Et justement, cet « insatisfaisant » est lié au fait qu’on ne réalise pas notre véritable nature et qu’on n’est pas en harmonie avec ce que nous sommes au fond. Et que par conséquent, on a sans cesse la tentation de désirer, de se procurer ce qu’on croit nous manquer et on est toujours en recherche. C’est pourquoi l’avidité, le désir nous tenaillent constamment, parce qu’on en attend de la satisfaction.
Pour ce qui est de la joie, je pense que la première chose (et moi, je l’ai ressenti tout au début de ma pratique) est qu’il y a une grande joie à découvrir justement la pratique de zazen. C’est-à-dire, même s’il y a de la souffrance dans la vie, il y a un remède à la souffrance. Et ce remède, (pour nous bien sûr), c’est la pratique de la Voie et en particulier de zazen, et son prolongement dans la vie quotidienne. Et quand on en fait l’expérience, c’est une grande joie, parce que justement on se rend compte qu’il y a de l’espoir, pas seulement pour nous, mais aussi pour les autres, en partageant la pratique avec les autres. Donc, je crois que cela est la principale source de joie.
Dans la pratique elle-même, on se contente d’être simplement assis. L’expression « se contenter de » veut dire que « c’est suffisant », et donc la joie que l’on a de pratiquer ne dépend pas d’obtenir quelque chose, mais simplement du fait de pratiquer en lui-même, par le lâcher-prise. Et évidemment, ce « sans vouloir obtenir quelque chose » justement est en soi une grande libération et donc une source de joie infinie.
C’est la raison pour laquelle on peut pratiquer sans tensions. Lorsqu’on est avide, lorsqu’on désire ardemment quelque chose, ça crée des tensions dans le corps et dans la tête, dans l’esprit. Alors qu’en zazen, on dit toujours qu’il faut étirer la colonne vertébrale et la nuque. Parfois on traduit par « tendez bien la colonne vertébrale », mais il ne faut pas tendre, justement. Il faut absolument pratiquer sans tensions, ni dans l’esprit, ni dans le corps.

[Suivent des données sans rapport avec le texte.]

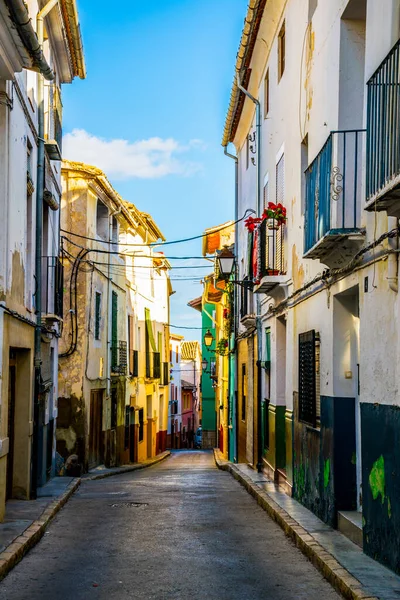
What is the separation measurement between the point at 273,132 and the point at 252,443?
7.41 metres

Dans la vie, on est souvent un peu comme des assoiffés qui sont assis au bord de l’eau, mais qui ne se rendent pas compte qu’il y a de l’eau partout. Ils ne sont même pas assis à côté de l’eau, mais bien au milieu de l’eau. On est au milieu de l’eau, c’est-à-dire au milieu de la nature de Bouddha, on est au milieu d’une vie qui est en unité avec tous les êtres, et donc dans laquelle au fond il ne manque rien. Mais on a toujours l’impression qu’il nous manque quelque chose.